-- begin Extract --

Rod et al,
I now recall the application that required setting the Null route admin
distance to something less than the iBGP distance. Note that iBGP NLRI
comes with other attributes, such as communities. If one is doing filtering
based on communities, then an iBGP path with a filtered community would not
be announced by a router, even though there is a network statement and a
null route. Some applications may require one to filter routes injected by
rtr1, however there may be some exceptions, especially if rtr1 has a path to
a network that rtr2 has, but rtr2 is filtering.
In short, whenever you want to use a locally originated route over any iBGP
learned route, you need to set the admin distance of the null route to less
than the admin distance of iBGP route.
HTH,
chris
> -----Original Message-----
> From: Rod Oliver [mailto:roliver@chello.com]
> Sent: Saturday, July 22, 2000 10:03 AM
> To: cisco-nsp@puck.nether.net
> Subject: RE: [nsp] Question about BGP routing damping
>
>
> I have never had a problem keeping a route in the FIB using a
> static to
> null0 with an admin distance of 250. I think there might be
> an issue if the
> distance is 255, unreachable.
>
> Rod
>
> > -----Original Message-----
> > From: Martin, Christian [mailto:CMartin@mercury.balink.com]
> > Sent: Friday, 21 July 2000 10:35 p.m.
> > To: 'Tatsuya Kawasaki'; cisco-nsp@iagnet.net
> > Subject: RE: [nsp] Question about BGP routing damping
> >
> >
> > The announcing router must have an exact match entry in the
> local FIB in
> > order to announce the route. The one exception is when creating
> > aggregates,
> > in which case, only a prefix-match must be made. If an
> > 'internal' or local
> > path is not available, the prefix will be withdrawn, thus causing
> > route-flapping. Most get around this by routing their static
> > announcements
> > to null0 with a high distance. Some applications require
> you to set this
> > distance to something less than 200, some not.

-- end Extract --

#### Written task 1:
In the BGP email, rewrite the passage between "In short, whenever" and "of iBGP route.", inclusive, replacing "admin distance" with "administrative distance".
#### Written task 2:
According to the BGP email, what admin distance has Rod used on a static route to null0 without having trouble keeping the route in the FIB?

-- begin Record list --

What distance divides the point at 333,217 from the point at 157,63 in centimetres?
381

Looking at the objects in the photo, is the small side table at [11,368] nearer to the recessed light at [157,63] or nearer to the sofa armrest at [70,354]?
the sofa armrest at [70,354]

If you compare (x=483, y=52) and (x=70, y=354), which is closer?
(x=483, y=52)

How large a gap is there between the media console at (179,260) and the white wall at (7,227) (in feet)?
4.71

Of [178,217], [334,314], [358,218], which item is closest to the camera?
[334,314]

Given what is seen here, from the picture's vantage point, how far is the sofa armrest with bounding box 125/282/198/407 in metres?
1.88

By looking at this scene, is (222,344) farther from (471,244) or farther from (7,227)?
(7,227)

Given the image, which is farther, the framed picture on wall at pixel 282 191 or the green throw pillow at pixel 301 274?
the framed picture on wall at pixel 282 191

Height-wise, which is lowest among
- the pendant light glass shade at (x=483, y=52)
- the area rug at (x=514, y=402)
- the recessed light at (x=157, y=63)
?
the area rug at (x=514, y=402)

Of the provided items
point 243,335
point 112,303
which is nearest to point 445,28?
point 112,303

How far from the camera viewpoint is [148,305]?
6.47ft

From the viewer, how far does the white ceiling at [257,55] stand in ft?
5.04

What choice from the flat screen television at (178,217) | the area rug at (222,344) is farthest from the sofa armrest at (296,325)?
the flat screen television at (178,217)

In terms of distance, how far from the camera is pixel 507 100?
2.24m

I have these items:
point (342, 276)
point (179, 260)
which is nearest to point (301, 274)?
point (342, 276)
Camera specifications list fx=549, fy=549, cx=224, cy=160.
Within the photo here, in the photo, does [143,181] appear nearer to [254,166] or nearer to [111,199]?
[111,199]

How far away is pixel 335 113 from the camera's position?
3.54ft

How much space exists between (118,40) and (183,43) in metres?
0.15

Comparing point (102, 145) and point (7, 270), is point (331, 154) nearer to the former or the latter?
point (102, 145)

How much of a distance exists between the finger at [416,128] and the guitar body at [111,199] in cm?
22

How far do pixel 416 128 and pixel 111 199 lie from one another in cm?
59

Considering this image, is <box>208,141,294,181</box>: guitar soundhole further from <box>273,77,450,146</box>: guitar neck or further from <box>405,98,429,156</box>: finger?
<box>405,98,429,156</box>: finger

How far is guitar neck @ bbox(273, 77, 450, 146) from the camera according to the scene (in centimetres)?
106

-- end Record list --

#### Complete output 1:
In short, whenever you want to use a locally originated route over any iBGP
learned route, you need to set the administrative distance of the null route to less
than the administrative distance of iBGP route.

#### Complete output 2:
250